Career highlights and awards
- All-Star (2010);

= Marlon Byrd =

American baseball player (born 1977)

Marlon Jerrard Byrd (born August 30, 1977) is an American former professional baseball outfielder, who played in Major League Baseball (MLB) for the Philadelphia Phillies, Washington Nationals, Texas Rangers, Chicago Cubs, Boston Red Sox, New York Mets, Pittsburgh Pirates, San Francisco Giants, Cincinnati Reds, and Cleveland Indians. He was an All-Star in 2010 with the Cubs.

==High school career==
Byrd is a 1995 graduate of Sprayberry High School in Marietta, Georgia, and won All-State honors in baseball and football. He played on the 1993 state runner-up team as a sophomore, and was part of the 1995 state championship team.

__DATA SECTION__
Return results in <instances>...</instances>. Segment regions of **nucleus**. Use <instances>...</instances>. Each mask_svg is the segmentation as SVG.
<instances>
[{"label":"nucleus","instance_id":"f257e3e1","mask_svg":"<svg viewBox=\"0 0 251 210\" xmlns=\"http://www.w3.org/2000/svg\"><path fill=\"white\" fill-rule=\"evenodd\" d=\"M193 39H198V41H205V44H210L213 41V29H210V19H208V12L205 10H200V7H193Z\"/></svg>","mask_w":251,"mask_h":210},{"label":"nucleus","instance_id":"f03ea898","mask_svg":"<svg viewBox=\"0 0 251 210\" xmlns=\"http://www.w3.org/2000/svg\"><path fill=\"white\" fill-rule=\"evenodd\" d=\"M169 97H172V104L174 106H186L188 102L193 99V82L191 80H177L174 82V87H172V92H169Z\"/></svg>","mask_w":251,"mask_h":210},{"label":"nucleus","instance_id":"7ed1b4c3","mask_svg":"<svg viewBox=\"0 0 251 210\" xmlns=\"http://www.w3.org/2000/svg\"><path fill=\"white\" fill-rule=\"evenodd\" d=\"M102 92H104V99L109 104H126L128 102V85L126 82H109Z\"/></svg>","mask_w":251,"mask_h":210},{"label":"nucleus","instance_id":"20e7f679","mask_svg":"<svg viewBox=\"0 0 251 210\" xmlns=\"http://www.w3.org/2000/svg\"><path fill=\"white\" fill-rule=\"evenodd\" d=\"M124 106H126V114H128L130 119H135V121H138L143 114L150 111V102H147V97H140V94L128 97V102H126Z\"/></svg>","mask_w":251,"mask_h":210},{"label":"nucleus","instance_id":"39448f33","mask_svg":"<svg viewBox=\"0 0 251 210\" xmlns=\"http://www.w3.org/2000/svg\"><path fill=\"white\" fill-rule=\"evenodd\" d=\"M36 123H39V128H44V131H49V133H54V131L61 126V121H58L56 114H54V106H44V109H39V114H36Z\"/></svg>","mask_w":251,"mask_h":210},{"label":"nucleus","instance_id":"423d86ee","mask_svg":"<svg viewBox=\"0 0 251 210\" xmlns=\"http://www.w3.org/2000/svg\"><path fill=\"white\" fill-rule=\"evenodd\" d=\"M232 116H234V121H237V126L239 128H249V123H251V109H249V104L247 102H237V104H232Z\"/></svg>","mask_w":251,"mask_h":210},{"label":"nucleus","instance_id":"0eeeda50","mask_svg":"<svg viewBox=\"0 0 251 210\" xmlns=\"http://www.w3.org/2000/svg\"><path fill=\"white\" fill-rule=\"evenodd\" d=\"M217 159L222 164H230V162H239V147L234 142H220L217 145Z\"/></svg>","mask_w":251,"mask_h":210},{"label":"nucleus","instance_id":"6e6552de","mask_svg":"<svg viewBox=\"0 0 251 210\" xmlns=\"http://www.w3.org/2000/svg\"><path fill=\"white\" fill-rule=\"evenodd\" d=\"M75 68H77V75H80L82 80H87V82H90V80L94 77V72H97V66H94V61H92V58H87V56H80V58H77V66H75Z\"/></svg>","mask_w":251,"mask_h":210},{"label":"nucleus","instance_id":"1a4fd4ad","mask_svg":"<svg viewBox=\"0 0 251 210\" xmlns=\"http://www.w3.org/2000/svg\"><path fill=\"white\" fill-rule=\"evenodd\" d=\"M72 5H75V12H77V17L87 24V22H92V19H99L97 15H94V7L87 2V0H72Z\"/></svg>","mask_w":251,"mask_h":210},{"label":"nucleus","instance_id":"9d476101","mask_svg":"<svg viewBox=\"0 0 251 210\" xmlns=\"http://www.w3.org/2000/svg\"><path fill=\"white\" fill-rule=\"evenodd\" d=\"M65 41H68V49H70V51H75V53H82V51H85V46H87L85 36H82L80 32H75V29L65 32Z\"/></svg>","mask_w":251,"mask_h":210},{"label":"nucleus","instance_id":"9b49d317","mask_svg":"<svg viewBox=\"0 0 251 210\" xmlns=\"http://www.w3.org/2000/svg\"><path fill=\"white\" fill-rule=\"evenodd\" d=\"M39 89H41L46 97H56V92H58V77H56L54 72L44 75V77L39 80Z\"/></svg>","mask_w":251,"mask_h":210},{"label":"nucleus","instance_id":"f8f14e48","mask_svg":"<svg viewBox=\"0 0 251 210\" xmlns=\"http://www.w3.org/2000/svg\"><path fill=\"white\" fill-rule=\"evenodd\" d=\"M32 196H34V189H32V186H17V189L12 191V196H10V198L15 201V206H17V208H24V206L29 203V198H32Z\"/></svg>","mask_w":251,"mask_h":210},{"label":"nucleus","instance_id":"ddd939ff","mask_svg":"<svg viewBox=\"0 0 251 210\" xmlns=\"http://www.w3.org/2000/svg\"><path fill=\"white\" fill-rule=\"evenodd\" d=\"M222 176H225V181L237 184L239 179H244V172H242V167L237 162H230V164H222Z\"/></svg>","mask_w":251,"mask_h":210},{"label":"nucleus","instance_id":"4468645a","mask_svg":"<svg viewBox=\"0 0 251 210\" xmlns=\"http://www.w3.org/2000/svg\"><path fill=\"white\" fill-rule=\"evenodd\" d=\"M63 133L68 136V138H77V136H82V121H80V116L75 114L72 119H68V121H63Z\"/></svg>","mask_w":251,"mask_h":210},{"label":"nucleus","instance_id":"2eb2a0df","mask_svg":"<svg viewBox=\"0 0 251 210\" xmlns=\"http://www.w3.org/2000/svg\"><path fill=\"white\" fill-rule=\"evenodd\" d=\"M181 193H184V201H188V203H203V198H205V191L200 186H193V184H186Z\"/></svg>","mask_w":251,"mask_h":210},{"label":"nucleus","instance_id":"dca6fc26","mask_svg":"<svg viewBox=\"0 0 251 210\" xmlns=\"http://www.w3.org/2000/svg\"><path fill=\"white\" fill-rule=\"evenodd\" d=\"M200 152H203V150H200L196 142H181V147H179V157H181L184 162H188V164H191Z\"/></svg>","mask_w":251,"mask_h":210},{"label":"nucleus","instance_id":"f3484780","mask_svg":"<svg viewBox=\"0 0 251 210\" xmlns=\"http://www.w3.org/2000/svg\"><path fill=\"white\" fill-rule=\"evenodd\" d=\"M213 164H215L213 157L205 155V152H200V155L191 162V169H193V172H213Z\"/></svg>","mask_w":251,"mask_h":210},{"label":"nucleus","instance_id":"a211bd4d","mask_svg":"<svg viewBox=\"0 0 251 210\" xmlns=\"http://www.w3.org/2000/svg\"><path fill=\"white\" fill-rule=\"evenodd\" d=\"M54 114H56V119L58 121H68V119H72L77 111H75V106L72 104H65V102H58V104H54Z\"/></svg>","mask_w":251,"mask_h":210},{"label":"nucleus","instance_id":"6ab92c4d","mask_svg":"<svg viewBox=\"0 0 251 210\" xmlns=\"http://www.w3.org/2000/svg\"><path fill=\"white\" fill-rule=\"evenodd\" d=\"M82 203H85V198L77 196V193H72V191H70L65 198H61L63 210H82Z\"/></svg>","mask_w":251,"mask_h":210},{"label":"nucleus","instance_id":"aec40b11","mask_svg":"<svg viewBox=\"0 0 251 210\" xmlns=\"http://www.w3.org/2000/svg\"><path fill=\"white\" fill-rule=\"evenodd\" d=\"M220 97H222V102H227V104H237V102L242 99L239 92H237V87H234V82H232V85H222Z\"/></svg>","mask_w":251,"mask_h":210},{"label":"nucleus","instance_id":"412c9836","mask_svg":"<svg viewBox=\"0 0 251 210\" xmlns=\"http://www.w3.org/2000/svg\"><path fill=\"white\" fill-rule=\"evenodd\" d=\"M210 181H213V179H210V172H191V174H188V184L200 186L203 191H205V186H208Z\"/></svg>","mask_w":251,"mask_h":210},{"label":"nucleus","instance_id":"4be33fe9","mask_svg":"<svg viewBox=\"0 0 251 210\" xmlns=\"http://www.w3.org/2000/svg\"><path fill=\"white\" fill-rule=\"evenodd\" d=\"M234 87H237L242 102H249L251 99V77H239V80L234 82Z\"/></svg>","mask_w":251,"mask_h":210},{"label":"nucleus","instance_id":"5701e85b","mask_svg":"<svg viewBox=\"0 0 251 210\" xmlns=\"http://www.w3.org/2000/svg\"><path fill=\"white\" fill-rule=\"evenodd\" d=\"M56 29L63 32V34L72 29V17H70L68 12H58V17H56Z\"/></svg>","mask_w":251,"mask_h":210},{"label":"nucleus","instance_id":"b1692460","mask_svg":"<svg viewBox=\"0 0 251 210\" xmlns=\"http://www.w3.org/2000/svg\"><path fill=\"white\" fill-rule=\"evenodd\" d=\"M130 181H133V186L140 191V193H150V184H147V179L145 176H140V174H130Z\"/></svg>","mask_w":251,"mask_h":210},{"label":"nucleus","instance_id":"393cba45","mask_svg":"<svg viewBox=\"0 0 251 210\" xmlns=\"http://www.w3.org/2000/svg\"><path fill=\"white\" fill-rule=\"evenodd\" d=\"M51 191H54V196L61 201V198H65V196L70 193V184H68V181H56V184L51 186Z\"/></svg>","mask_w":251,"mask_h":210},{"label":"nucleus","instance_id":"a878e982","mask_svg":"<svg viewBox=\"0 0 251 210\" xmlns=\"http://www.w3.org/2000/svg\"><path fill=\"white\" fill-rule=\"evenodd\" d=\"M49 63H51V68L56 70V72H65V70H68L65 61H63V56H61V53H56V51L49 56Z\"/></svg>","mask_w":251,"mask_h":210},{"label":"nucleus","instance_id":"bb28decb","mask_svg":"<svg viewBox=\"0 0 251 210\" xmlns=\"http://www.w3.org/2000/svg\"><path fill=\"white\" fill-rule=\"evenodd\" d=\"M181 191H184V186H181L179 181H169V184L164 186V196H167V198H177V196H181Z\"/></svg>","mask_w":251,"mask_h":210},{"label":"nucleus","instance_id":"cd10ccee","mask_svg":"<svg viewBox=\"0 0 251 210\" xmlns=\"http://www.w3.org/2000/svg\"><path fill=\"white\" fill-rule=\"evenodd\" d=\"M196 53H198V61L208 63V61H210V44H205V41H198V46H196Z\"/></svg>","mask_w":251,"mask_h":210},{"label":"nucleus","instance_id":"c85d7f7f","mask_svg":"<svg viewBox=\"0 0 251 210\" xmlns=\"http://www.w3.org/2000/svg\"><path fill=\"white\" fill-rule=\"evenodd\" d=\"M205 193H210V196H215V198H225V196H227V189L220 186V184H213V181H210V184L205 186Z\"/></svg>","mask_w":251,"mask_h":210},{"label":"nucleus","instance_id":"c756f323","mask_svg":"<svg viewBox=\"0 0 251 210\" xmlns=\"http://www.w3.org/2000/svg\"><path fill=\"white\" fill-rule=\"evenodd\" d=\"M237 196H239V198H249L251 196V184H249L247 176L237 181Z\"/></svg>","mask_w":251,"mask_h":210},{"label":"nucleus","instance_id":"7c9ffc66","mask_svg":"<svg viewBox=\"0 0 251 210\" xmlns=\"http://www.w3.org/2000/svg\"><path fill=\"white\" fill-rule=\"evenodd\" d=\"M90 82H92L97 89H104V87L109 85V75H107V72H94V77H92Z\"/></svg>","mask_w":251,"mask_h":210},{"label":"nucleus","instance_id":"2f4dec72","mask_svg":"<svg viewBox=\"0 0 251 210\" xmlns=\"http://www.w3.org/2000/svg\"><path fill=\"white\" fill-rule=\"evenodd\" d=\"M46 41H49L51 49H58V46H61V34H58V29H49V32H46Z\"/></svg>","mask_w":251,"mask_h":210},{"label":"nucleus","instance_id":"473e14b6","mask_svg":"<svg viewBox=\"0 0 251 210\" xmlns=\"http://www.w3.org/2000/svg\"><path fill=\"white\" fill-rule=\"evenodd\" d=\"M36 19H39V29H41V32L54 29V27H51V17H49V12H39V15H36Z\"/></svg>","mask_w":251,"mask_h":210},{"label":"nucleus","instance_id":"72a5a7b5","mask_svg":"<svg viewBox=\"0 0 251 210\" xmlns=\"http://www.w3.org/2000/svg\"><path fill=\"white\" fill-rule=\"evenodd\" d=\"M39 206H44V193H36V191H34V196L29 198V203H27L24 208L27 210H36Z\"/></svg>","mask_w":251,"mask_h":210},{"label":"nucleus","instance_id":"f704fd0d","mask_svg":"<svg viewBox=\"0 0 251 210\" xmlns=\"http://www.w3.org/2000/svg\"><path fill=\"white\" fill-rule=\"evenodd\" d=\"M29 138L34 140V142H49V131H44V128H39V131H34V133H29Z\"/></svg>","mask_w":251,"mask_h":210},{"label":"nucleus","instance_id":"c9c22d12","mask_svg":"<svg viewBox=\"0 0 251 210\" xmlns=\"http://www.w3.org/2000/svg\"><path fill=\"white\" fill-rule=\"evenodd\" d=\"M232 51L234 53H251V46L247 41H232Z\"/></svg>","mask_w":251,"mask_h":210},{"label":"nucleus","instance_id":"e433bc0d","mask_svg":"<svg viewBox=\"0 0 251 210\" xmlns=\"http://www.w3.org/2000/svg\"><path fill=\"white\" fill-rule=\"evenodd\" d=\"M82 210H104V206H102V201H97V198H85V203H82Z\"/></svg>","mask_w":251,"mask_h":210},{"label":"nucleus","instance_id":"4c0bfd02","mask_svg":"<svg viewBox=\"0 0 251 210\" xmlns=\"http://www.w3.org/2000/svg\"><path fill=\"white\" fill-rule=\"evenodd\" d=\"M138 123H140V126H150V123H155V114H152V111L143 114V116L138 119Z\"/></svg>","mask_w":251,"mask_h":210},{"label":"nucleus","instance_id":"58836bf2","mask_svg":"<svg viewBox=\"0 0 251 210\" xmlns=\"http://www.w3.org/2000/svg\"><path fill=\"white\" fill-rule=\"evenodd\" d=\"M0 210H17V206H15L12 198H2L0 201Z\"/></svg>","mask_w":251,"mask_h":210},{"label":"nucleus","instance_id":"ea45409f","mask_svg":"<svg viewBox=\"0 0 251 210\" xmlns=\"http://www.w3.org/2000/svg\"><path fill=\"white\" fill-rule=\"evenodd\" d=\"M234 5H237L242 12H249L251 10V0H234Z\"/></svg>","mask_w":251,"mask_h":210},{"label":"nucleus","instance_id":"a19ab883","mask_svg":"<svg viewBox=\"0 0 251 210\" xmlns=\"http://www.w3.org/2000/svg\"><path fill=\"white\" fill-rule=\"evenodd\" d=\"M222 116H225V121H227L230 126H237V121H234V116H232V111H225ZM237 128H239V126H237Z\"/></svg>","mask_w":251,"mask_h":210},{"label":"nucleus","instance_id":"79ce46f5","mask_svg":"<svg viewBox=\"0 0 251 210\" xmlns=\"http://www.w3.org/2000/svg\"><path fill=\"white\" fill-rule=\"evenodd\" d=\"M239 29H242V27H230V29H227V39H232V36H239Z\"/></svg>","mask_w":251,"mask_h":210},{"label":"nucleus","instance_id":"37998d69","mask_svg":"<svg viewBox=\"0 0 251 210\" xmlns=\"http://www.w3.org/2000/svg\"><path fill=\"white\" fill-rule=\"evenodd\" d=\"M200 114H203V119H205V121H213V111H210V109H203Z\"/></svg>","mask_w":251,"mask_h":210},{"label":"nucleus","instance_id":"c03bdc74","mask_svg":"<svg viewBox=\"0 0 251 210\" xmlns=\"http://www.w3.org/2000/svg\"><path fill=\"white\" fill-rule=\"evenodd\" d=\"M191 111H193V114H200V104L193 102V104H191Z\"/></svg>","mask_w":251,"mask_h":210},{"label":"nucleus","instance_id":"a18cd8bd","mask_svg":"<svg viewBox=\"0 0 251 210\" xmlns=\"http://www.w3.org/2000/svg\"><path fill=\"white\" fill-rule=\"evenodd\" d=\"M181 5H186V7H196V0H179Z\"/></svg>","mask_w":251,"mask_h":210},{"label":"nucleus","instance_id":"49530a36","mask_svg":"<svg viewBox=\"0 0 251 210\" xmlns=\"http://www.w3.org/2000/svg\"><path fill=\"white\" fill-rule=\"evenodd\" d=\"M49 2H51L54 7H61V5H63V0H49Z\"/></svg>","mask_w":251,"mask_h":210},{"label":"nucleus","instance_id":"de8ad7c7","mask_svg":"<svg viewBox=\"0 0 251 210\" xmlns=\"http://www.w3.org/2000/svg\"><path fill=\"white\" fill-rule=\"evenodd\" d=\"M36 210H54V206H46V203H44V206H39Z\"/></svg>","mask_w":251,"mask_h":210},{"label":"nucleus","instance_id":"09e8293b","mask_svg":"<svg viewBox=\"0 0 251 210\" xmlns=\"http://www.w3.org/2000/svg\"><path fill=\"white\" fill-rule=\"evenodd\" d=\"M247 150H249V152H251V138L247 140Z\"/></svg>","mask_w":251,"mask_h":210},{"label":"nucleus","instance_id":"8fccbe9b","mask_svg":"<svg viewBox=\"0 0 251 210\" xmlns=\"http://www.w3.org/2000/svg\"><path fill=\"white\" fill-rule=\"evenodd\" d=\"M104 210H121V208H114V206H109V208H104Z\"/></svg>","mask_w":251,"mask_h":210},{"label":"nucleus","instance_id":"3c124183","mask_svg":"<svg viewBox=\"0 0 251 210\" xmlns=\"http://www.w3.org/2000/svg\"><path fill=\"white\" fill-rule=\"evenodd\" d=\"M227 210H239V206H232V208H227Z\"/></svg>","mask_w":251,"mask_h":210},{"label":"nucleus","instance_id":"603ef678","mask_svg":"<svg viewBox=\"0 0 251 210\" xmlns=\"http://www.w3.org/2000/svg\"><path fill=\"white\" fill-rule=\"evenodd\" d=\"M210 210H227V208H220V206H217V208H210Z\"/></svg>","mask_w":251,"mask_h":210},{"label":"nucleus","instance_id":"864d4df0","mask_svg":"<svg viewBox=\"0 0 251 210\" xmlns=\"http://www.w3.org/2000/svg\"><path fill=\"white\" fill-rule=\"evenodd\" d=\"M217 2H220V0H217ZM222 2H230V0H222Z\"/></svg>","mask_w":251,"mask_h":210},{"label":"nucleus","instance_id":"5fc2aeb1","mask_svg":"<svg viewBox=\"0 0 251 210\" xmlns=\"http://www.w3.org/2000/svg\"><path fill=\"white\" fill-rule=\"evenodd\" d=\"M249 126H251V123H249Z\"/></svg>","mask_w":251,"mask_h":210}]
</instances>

__TASK REQUIREMENTS__
[a] In the text on Marlon Byrd, translate this sentence into Spanish: "He was an All-Star in 2010 with the Cubs."
[b] According to the text on Marlon Byrd, which high school did Byrd graduate from?
[c] Go on with the text on Marlon Byrd, starting right after its final sentence.

__ANSWERS TO THIS EXERCISE__
[a] Fue All-Star en 2010 con los Cubs.

[b] Sprayberry High School in Marietta, Georgia.

[c]
==College career==
Byrd began his college baseball career at Georgia Tech. As a sophomore in 1996, after experiencing discomfort in his leg, Byrd was diagnosed with an infection in his tibialis anterior muscle, the largest muscle in the lower leg. After considering amputation, doctors chose to perform surgery to remove the muscle entirely. Between Thanksgiving in 1996 and January 1997, Byrd underwent a total of three operations. He spent nearly two years rehabbing the injury, during which time his body weight rose from 225 to 315 pounds. He shed the weight by approximating a bodybuilder diet and then enrolled at Georgia Perimeter College where he played his final season of college baseball in 1999.

==Major league career==
===Philadelphia Phillies===
Byrd reached the major leagues in 2003. He came in fourth in the Rookie of the Year voting, batting .303 with 86 runs scored, 28 doubles, four triples, seven home runs, and 11 stolen bases in 135 games and 495 at-bats.

During his rookie season, Byrd and the team were sued by a fan who suffered a concussion from a ball that Byrd threw into the stands as a souvenir after making the last out of an inning. Both he and the team were granted summary judgement in their favor by the trial court, but the plaintiff appealed. A three-judge panel of the Superior Court of Pennsylvania heard the case, and two of the judges affirmed the judgement, holding that while such gifts to the fans are not part of gameplay, they are a common enough aspect of baseball games today that the Baseball Rule, which limits teams' liability to spectators injured by foul balls, applied to Byrd's throw as well.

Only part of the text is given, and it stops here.